En su vocación por llevarnos y llevarse la contraria, el director maestro de la elipsis en cintas como Boyhood (una vida entera, real y verdadera en una película) se decide a contar los mismos 100 minutos que ocupan el metraje de la película. No hay saltos. Apenas uno al principio de unos pocos segundos que anuncia la muerte que vendrá del protagonista. Lo que sigue es un trozo de la noche del del 31 de marzo de 1943, en la que el legendario letrista Lorenz Hart (Ethan Hawke) y colaborador eterno del músico Richard Rodgers (Andrew Scott) se enfrenta al triunfo de este último con el musical de Broadway Oklahoma!; obra que marca la ruptura de los dos y con la que el primero nada tiene que ver. Todo discurre en el interior del bar Sardi’s donde un público entusiasta celebra el triunfo el día del estreno. Mientras, nuestro héroe se lanza a casi un monólogo tan deslumbrante como tenso, profundamente herido y a la vez muy cerca del delirio. La vida, dice el protagonista, de repente se vuelve obsoleta.

Cuenta Ethan Hawke que lo que más le llamó la atención de este guion firmado por Robert Kaplow –un libreto que cayó en sus manos hace más de una década y que ha estado detenido de forma perenne– fue la evidente bondad de los personajes. «Es gente que intenta ser amable con los demás y, pese a ello, se hacen daño, se lastiman sin querer», reflexionó ante la prensa por aquello de colocar la película en otro lado. Estamos demasiado acostumbrados últimamente a dramas que directamente viven de maltratar a sus personajes en un intento entre cínico y solo estúpido de parecer inteligentes. No es el caso. En Blue Moon, el protagonista hace esfuerzos por reservar todo su veneno para sí mismo. Es un hombre profundamente enamorado y profundamente rechazado; dueño de un talento descomunal y a la vez admirador del genio, cuando existe, de los demás. En él, en todas y cada una de sus debilidades, se hace fuerte Hawke en una interpretación descomunal y honda, tan afligida como reconocible. Ha tardado una vida entera y no sé cuántas películas al lado de su director Linklater para llegar hasta aquí.

Blue Moon discurre por la pantalla como una tragedia antigua pero sin dejarse llevar a los lugares tan comunes y cansinos de la nostalgia, las frases hechas y la derrota ritualizada con la eucaristía del alcohol.
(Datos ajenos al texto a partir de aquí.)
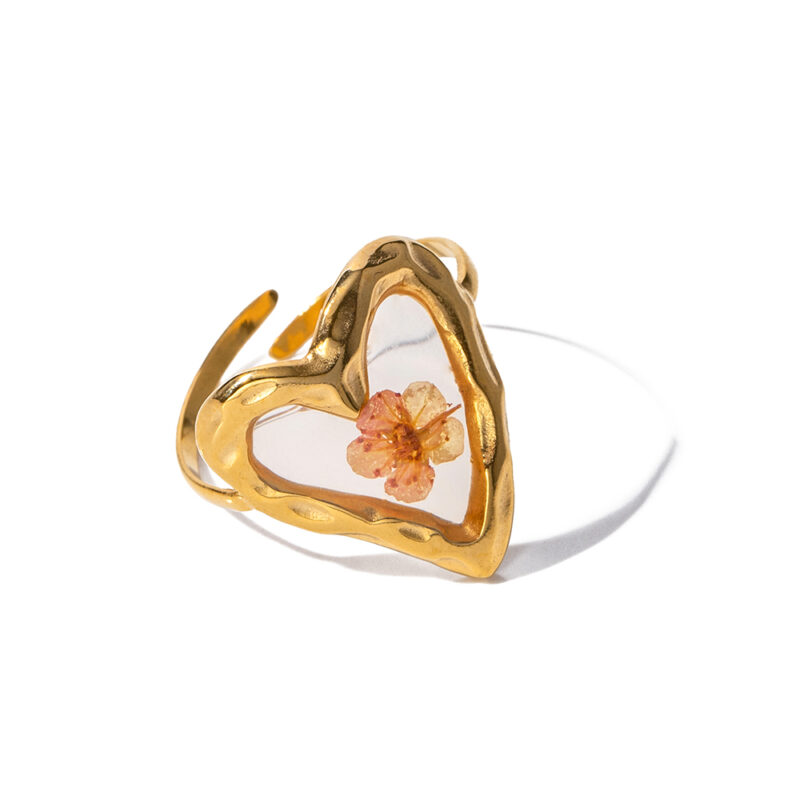 Waterproof Delicate Jewelry 18K Gold Plated Stainless Steel Heart Shape Real Colorful Eternal Plum Flower Ring for Girls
La melancolía está presente pero en cada una de las palabras entusiastas de un hombre que ama a una joven (brillante Margaret Qualley) que le corresponde, pero mal, «pero no de esa manera», como él y ella dicen. Él lo sabe y asume la catástrofe con poética desesperación, que es justo lo contrario a la sobrevalorada deportividad. Hart/Hawke cita sin parar Casablanca, la cinta mítica que cualquiera cita, pero lo hace solo atento a las frases más claras, sinceras y, admitámoslo, menos citables («Nunca había amado a nadie como a ti», señala como la mejor frase jamás escrita). Y bebe, el protagonista bebe, pero lo hace sin aspavientos, sin imitar a tanto náufrago del verso libre. Él lo hace porque no le queda más remedio y porque nunca ha quedado clara del todo la función del hígado.
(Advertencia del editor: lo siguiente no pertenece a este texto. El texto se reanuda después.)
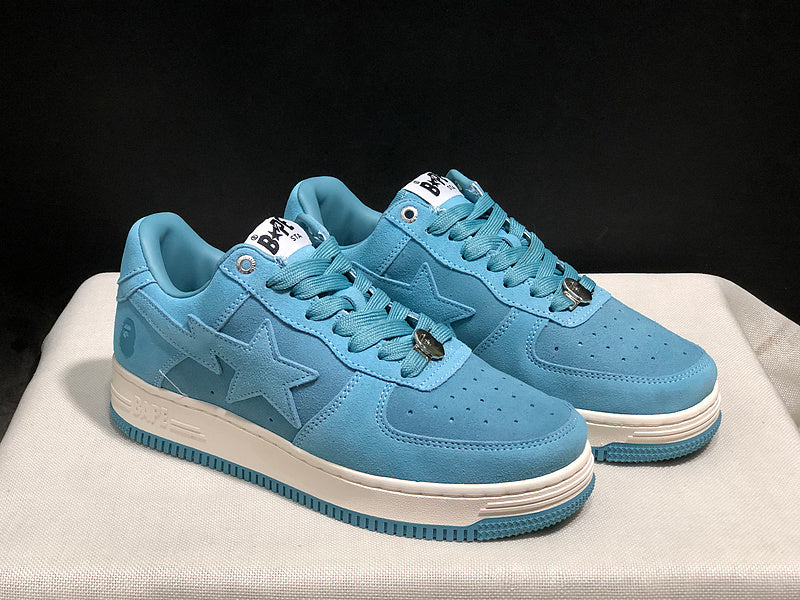 BAPE STA Suede-Look Low-Top Sneakers - Sky Blue & Cream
Lo que se reivindica en definitiva es el sentido del arte en su radicalidad ajena a los tiempos que corren. Hart/Hawke huye de la música como simple entretenimiento, como refugio para huir de eso que el tiempo ha dado en llamar vida. El suyo, y de ahí su obsolescencia y su derrota, quiere ser un arte incómodo, incluso ofensivo, para intervenir en la misma vida, para cambiarla, para hacerla quizá más incómoda, pero mucho más plena. «Para que el arte incómodo tenga un lugar en nuestra conversación, tiene que ser importante, y cuando priorizamos el dinero a toda costa, lo que obtenemos es material genérico que atrae a la mayor cantidad de personas. Nada más. Y nos dicen que eso es lo mejor», comentó Hawke metido en la piel de sí mismo.

Digamos que Blue Moon acepta su tamaño de película casi intrascendente, mínima, quizá hasta innecesaria. Pero lo hace con tanto gusto, con tanta claridad y con tanta grandeza que no queda otra que rendirse. Dice el director que solo aspiraba a reproducir lo que provocan las canciones de Richard Rodgers y Lorenz Hart; una especie de sentimiento tenue cuyo argumento no es otro que la emoción, la emoción más profunda. Y acierta. Lo que surge, a un lado el cancionero de la pareja, es una película eminentemente bella. Y muy triste. Y divertida cuando quiere. Y todo ello construido con la palabra como escenario y, más importante, como alma del propio tiempo.